Give back every line of the material below that has the string "scientific".
_ _ _ _
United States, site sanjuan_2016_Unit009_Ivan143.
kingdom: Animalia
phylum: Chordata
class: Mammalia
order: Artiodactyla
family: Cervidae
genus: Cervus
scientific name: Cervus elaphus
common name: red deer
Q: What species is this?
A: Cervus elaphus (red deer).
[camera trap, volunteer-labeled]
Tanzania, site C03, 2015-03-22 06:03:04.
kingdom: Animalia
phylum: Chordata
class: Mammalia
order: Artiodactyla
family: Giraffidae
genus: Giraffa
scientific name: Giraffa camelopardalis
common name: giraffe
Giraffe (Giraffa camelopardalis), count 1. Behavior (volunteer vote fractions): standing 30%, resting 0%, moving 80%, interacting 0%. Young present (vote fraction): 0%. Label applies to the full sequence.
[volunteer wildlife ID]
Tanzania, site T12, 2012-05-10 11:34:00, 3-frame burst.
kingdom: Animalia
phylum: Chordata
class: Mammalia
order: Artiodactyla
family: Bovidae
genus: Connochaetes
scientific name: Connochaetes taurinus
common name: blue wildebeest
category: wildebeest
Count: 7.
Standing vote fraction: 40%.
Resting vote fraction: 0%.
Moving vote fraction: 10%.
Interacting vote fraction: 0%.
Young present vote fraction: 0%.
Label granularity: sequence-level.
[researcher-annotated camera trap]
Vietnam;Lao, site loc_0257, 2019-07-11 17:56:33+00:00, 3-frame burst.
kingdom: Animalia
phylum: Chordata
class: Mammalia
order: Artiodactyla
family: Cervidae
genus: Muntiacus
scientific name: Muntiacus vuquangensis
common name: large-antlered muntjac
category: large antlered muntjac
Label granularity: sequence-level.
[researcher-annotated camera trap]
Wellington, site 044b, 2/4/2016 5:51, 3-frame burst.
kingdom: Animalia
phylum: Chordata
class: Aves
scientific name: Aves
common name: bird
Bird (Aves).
_ _ _ _
■ ANSWER TO THIS TASK ■
scientific name: Cervus elaphus
scientific name: Giraffa camelopardalis
scientific name: Connochaetes taurinus
scientific name: Muntiacus vuquangensis
scientific name: Aves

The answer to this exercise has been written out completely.